I am trying to teach myself how to use Dataform to make my bigquery processes more scalable. I currently utilize stored procedures, but would like to transfer these processes to Dataform.
I'm stuck on Dataform protocol to reference a dataset variable when creating tables or using dynamic sql when creating a procedure that creates dynamic set of tables.

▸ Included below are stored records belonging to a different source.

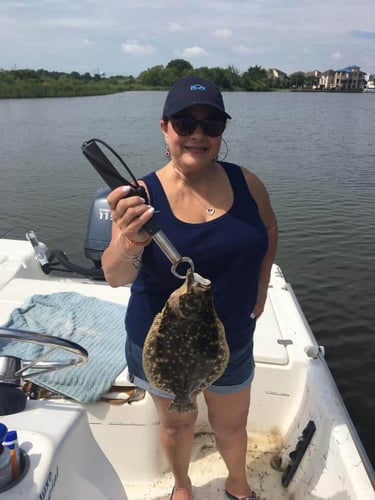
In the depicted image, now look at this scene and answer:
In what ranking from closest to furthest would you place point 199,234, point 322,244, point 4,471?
1. point 4,471
2. point 199,234
3. point 322,244

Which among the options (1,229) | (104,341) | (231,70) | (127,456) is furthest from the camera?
(231,70)

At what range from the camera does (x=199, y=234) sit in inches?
77.0

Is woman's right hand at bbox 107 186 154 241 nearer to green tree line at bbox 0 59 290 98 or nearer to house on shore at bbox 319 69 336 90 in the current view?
green tree line at bbox 0 59 290 98

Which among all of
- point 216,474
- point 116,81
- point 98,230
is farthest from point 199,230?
point 116,81

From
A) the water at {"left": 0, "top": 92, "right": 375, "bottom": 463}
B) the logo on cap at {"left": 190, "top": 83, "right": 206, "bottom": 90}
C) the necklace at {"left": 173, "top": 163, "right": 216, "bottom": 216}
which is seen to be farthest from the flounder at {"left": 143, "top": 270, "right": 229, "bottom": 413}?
the water at {"left": 0, "top": 92, "right": 375, "bottom": 463}

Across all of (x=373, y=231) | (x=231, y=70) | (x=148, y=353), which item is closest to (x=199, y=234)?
(x=148, y=353)

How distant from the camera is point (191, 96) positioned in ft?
6.17

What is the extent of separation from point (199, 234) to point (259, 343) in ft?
5.50

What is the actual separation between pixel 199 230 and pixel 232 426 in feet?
3.89

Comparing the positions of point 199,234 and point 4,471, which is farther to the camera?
point 199,234

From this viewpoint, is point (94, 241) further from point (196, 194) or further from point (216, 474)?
point (196, 194)

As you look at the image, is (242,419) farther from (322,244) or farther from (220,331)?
(322,244)

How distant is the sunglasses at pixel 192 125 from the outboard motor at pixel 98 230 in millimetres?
2832

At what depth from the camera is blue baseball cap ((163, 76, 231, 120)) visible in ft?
6.14
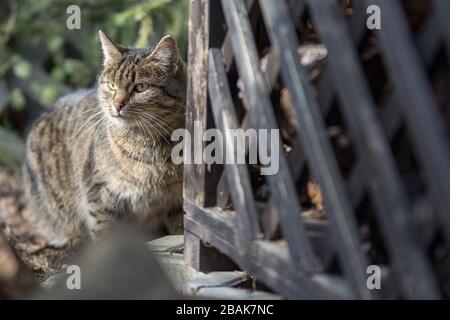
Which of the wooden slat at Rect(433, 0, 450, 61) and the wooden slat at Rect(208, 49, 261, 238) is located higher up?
the wooden slat at Rect(433, 0, 450, 61)

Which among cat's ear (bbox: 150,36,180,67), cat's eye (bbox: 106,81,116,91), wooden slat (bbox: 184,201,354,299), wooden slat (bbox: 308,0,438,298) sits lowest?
wooden slat (bbox: 184,201,354,299)

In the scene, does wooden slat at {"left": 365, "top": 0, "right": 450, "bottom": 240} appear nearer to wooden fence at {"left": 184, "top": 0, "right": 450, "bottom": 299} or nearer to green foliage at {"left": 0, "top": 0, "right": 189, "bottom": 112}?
wooden fence at {"left": 184, "top": 0, "right": 450, "bottom": 299}

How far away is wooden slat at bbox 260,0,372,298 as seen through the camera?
203cm

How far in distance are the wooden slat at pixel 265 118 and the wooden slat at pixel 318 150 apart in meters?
0.14

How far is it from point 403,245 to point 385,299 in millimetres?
235

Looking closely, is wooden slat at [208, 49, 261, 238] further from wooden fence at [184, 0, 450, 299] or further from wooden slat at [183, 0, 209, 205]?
wooden slat at [183, 0, 209, 205]

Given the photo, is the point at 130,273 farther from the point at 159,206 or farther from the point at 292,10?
the point at 159,206

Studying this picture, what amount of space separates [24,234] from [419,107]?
186 inches

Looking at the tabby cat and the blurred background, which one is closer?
the tabby cat

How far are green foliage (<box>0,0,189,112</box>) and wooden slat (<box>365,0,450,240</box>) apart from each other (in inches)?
156

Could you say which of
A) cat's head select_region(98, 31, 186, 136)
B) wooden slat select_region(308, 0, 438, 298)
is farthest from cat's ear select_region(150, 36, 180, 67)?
wooden slat select_region(308, 0, 438, 298)

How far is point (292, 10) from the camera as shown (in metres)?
2.43

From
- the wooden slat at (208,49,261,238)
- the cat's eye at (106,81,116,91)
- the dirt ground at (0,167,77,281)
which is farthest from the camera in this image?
the dirt ground at (0,167,77,281)

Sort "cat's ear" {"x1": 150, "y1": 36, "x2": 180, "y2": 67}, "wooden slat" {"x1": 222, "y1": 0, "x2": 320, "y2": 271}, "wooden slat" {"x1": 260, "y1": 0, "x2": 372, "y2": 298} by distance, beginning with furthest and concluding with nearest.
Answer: "cat's ear" {"x1": 150, "y1": 36, "x2": 180, "y2": 67}, "wooden slat" {"x1": 222, "y1": 0, "x2": 320, "y2": 271}, "wooden slat" {"x1": 260, "y1": 0, "x2": 372, "y2": 298}
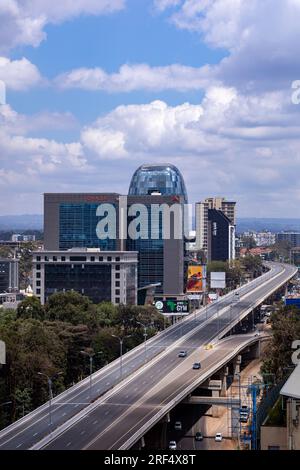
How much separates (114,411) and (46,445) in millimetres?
2963

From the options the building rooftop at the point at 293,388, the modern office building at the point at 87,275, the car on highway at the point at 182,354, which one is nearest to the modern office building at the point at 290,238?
the modern office building at the point at 87,275

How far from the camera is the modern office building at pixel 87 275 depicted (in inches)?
1246

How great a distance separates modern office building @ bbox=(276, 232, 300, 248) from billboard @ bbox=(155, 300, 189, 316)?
59.7 meters

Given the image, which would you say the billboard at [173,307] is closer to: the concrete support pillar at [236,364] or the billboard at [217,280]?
the concrete support pillar at [236,364]

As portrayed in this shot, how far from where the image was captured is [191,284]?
3588cm

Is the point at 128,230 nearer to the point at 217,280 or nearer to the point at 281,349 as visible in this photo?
the point at 217,280

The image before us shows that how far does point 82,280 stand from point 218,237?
30202mm

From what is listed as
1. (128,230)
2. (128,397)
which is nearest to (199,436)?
(128,397)

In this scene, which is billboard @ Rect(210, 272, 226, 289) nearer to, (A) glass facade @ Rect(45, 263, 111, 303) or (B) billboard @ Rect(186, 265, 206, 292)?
(B) billboard @ Rect(186, 265, 206, 292)

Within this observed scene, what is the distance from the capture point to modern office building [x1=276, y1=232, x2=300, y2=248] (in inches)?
3595

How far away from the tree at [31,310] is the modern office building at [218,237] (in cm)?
3555

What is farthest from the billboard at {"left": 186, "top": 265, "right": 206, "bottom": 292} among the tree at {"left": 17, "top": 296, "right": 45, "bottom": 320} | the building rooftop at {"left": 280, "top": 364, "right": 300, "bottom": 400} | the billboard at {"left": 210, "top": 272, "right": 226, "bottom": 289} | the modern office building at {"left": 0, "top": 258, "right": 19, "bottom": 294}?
the building rooftop at {"left": 280, "top": 364, "right": 300, "bottom": 400}

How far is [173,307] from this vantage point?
102 feet

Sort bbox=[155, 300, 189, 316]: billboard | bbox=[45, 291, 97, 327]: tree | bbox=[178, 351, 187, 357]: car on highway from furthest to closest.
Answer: bbox=[155, 300, 189, 316]: billboard, bbox=[45, 291, 97, 327]: tree, bbox=[178, 351, 187, 357]: car on highway
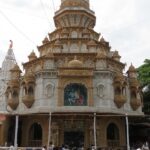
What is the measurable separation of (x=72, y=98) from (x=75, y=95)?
1.44ft

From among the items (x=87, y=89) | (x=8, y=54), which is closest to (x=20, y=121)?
(x=87, y=89)

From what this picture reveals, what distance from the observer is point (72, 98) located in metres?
31.8

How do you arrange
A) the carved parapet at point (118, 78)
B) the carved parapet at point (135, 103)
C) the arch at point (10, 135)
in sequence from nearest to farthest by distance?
the carved parapet at point (118, 78), the arch at point (10, 135), the carved parapet at point (135, 103)

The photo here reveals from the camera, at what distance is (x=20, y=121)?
112 feet

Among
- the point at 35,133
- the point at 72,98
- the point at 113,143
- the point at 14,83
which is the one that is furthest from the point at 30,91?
the point at 113,143

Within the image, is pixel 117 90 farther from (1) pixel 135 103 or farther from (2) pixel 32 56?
(2) pixel 32 56

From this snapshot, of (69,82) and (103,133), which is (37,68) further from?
(103,133)

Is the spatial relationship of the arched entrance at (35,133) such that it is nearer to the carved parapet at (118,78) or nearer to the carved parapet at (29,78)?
the carved parapet at (29,78)

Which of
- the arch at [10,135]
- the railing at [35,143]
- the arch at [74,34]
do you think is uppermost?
the arch at [74,34]

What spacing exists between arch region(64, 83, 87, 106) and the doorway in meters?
2.92

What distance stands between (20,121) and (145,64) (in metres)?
19.9

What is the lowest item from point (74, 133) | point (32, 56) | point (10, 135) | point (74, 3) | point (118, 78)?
point (10, 135)

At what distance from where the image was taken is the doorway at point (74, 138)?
31184mm

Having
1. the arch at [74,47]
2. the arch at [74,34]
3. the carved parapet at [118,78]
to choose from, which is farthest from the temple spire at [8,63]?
the carved parapet at [118,78]
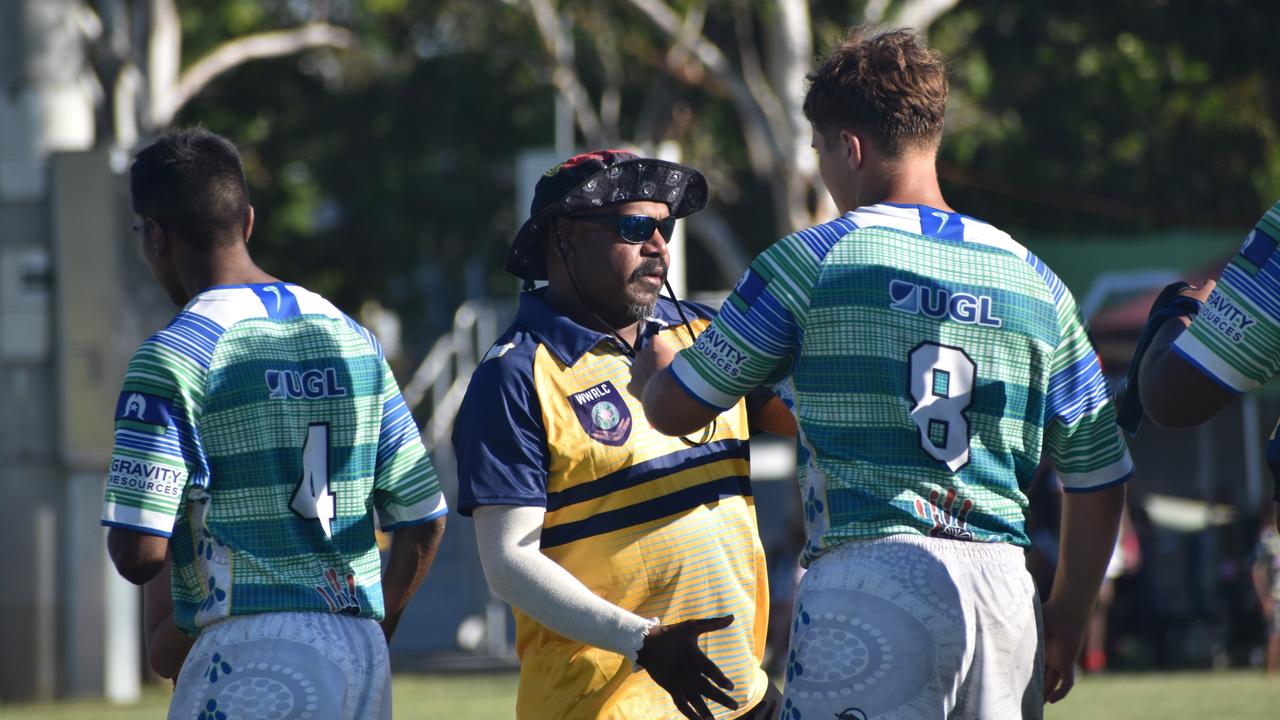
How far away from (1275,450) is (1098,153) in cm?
2588

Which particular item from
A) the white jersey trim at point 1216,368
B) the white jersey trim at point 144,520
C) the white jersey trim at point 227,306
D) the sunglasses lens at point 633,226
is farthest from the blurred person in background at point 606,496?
the white jersey trim at point 1216,368

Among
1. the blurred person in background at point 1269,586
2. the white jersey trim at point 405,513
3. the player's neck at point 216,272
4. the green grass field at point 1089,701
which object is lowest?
the green grass field at point 1089,701

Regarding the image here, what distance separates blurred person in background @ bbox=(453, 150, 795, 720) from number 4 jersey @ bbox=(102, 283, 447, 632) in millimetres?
286

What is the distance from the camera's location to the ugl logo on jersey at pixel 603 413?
3.89m

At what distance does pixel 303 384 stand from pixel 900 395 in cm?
125

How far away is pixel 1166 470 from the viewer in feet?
74.4

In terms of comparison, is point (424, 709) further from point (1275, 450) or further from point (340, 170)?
point (340, 170)

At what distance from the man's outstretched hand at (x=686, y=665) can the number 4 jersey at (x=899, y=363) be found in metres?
0.30

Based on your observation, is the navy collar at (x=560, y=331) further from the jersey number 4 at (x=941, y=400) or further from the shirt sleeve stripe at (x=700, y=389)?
the jersey number 4 at (x=941, y=400)

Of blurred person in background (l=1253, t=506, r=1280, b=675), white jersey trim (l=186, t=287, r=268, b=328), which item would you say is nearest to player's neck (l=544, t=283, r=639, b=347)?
white jersey trim (l=186, t=287, r=268, b=328)

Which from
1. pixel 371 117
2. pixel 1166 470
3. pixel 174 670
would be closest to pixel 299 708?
pixel 174 670

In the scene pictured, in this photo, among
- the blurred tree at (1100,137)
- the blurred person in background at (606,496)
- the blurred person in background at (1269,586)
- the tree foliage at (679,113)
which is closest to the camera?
the blurred person in background at (606,496)

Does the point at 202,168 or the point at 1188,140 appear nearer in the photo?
the point at 202,168

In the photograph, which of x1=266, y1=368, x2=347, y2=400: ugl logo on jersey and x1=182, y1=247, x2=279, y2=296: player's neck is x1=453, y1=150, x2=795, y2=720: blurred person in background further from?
x1=182, y1=247, x2=279, y2=296: player's neck
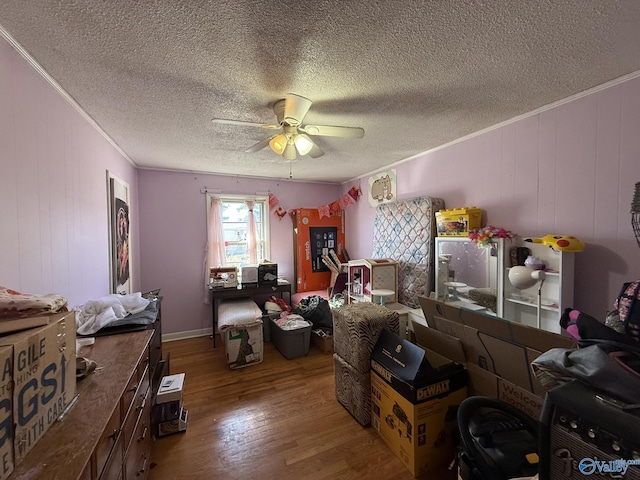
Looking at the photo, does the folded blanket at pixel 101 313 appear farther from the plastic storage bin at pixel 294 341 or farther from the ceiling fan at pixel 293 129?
the plastic storage bin at pixel 294 341

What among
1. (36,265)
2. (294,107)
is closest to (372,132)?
(294,107)

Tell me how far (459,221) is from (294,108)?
1.76m

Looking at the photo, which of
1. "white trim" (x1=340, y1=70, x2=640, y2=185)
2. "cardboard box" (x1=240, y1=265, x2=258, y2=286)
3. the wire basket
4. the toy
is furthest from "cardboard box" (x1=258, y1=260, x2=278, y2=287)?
the wire basket

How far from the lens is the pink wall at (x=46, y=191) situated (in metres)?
1.16

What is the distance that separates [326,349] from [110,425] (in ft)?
8.05

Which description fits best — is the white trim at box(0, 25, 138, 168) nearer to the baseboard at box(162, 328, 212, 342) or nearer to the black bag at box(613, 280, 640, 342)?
the baseboard at box(162, 328, 212, 342)

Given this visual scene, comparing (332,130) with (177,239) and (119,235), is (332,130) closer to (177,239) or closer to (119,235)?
(119,235)

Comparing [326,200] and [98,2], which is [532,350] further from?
[326,200]

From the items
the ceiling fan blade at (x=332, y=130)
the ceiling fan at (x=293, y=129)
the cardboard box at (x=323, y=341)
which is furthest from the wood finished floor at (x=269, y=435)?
the ceiling fan blade at (x=332, y=130)

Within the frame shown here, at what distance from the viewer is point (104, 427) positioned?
2.66 ft

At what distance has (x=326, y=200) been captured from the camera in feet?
15.0

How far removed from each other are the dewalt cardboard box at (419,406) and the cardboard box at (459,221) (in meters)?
1.20

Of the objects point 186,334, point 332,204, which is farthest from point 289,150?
point 186,334

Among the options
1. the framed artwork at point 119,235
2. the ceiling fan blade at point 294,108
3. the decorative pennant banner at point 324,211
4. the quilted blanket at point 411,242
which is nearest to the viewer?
the ceiling fan blade at point 294,108
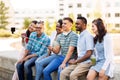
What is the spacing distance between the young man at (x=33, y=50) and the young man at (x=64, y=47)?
1.69ft

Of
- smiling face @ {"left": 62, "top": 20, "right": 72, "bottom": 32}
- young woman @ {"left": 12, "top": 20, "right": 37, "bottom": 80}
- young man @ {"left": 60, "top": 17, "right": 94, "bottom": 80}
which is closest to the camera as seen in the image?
young man @ {"left": 60, "top": 17, "right": 94, "bottom": 80}

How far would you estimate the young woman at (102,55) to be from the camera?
5.84 m

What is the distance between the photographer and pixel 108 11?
95312 millimetres

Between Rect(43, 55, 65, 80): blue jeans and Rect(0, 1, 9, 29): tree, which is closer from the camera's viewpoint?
Rect(43, 55, 65, 80): blue jeans

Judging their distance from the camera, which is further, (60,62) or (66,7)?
(66,7)

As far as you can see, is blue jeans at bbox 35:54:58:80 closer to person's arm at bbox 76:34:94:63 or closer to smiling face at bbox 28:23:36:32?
person's arm at bbox 76:34:94:63

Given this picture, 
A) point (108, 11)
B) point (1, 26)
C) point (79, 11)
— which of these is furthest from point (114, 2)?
point (1, 26)

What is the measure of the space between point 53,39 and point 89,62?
1.35 m

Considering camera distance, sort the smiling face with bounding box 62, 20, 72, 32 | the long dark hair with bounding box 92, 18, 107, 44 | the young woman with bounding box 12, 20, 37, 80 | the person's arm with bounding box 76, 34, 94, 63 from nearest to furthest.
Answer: the long dark hair with bounding box 92, 18, 107, 44 < the person's arm with bounding box 76, 34, 94, 63 < the smiling face with bounding box 62, 20, 72, 32 < the young woman with bounding box 12, 20, 37, 80

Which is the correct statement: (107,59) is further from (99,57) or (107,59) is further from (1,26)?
(1,26)

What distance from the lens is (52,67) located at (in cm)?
686

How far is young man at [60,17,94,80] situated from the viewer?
6.18 m

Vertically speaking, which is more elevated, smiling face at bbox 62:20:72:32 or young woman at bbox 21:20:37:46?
smiling face at bbox 62:20:72:32

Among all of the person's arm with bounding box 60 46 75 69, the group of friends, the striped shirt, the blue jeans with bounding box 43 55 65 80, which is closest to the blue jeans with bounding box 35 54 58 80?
the group of friends
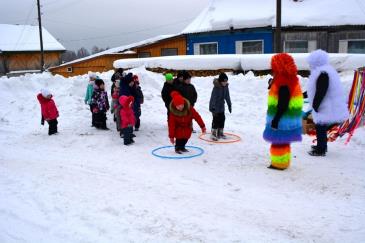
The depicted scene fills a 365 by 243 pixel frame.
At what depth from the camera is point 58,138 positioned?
9.45 metres

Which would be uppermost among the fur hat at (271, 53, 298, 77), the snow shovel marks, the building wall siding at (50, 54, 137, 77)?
the building wall siding at (50, 54, 137, 77)

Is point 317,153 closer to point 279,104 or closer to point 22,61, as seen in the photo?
point 279,104

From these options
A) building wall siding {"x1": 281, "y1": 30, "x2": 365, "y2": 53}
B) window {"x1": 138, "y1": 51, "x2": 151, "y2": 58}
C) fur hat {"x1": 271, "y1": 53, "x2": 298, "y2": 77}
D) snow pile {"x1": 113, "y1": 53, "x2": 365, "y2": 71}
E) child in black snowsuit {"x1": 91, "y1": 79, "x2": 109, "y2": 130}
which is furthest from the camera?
window {"x1": 138, "y1": 51, "x2": 151, "y2": 58}

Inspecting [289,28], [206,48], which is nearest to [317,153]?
[289,28]

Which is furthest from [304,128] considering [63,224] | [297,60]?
[63,224]

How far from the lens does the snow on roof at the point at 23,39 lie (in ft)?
139

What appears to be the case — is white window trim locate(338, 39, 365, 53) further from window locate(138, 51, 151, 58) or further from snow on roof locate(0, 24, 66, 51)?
snow on roof locate(0, 24, 66, 51)

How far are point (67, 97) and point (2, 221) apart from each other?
28.6ft

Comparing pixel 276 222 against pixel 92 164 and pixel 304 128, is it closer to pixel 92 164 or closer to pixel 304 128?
pixel 92 164

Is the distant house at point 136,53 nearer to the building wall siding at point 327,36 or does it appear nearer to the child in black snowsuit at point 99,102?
the building wall siding at point 327,36

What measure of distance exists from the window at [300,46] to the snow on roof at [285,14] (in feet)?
3.79

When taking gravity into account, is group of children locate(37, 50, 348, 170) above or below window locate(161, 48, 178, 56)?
below

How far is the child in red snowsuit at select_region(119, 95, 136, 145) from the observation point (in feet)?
28.4

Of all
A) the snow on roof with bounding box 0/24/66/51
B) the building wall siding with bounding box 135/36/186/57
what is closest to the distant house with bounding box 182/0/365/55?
the building wall siding with bounding box 135/36/186/57
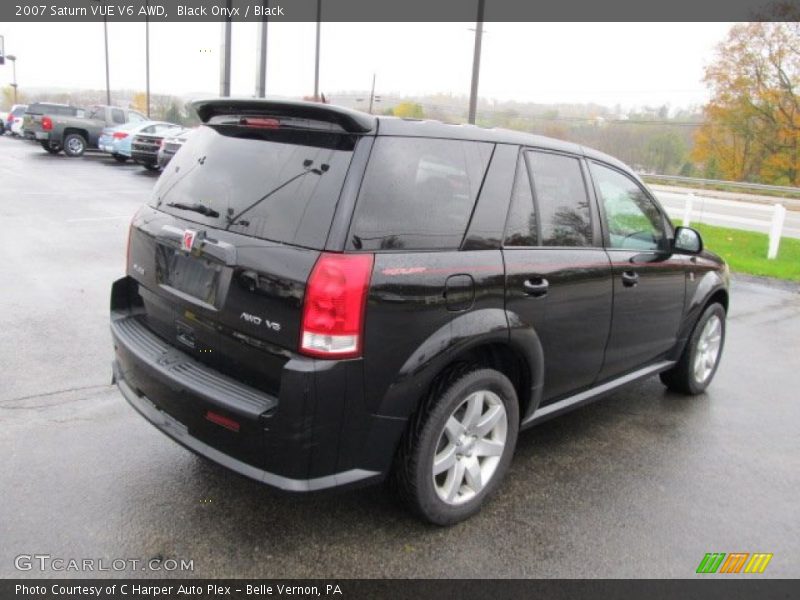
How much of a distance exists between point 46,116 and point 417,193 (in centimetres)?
2561

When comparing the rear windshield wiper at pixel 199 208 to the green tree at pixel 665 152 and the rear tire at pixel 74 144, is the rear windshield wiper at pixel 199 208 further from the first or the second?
the green tree at pixel 665 152

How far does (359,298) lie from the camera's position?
2516 millimetres

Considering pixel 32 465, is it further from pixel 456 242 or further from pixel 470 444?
pixel 456 242

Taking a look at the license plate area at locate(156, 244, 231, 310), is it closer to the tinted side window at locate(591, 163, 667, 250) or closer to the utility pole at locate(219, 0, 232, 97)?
the tinted side window at locate(591, 163, 667, 250)

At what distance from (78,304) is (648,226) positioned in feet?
16.9

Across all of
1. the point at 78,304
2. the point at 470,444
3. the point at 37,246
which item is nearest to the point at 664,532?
the point at 470,444

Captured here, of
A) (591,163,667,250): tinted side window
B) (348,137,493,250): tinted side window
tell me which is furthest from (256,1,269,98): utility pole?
(348,137,493,250): tinted side window

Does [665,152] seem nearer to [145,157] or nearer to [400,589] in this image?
[145,157]

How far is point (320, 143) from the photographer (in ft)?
8.98

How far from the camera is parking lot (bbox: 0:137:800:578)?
9.21 feet

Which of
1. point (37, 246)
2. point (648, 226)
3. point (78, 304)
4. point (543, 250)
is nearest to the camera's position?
point (543, 250)

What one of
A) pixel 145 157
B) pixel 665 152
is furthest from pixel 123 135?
pixel 665 152

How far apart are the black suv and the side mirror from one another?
1.00 metres

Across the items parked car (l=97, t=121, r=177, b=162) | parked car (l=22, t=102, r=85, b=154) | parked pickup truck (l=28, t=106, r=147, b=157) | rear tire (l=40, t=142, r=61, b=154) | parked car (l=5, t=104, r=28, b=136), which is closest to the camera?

Here is an example of what I'm referring to (partial snapshot of a stored procedure I use)
SET
schemas = ARRAY(
SELECT
schema_name
FROM
my_project.INFORMATION_SCHEMA.SCHEMATA);
SET
arrSize = ARRAY_LENGTH(schemas);
SET
query = CONCAT("CREATE OR REPLACE TABLE `my_project.subset_of_datasets` as (select distinct(table_schema) from (select * from (");
WHILE
i < arrSize -1 DO
SET
query = CONCAT(query, "(select table_name, table_schema from my_project.",schemas[
OFFSET
(i)],".INFORMATION_SCHEMA.TABLES where contains_substr(table_name, 'p_AccountDeviceStat') and contains_substr(ddl, 'dpb_revenue') and contains_substr(ddl, 'dpb_transactions')) UNION ALL ");
SET
i = i + 1;
END WHILE
;
SET
query = CONCAT(query, "(select table_name, table_schema from my_project.",schemas[ORDINAL(arrSize)],".INFORMATION_SCHEMA.TABLES where contains_substr(table_name, 'p_AccountDeviceStat') and contains_substr(ddl, 'dpb_revenue') and contains_substr(ddl, 'dpb_transactions')))))");
EXECUTE IMMEDIATE
query;
Thanks in advance for any assistance or advice!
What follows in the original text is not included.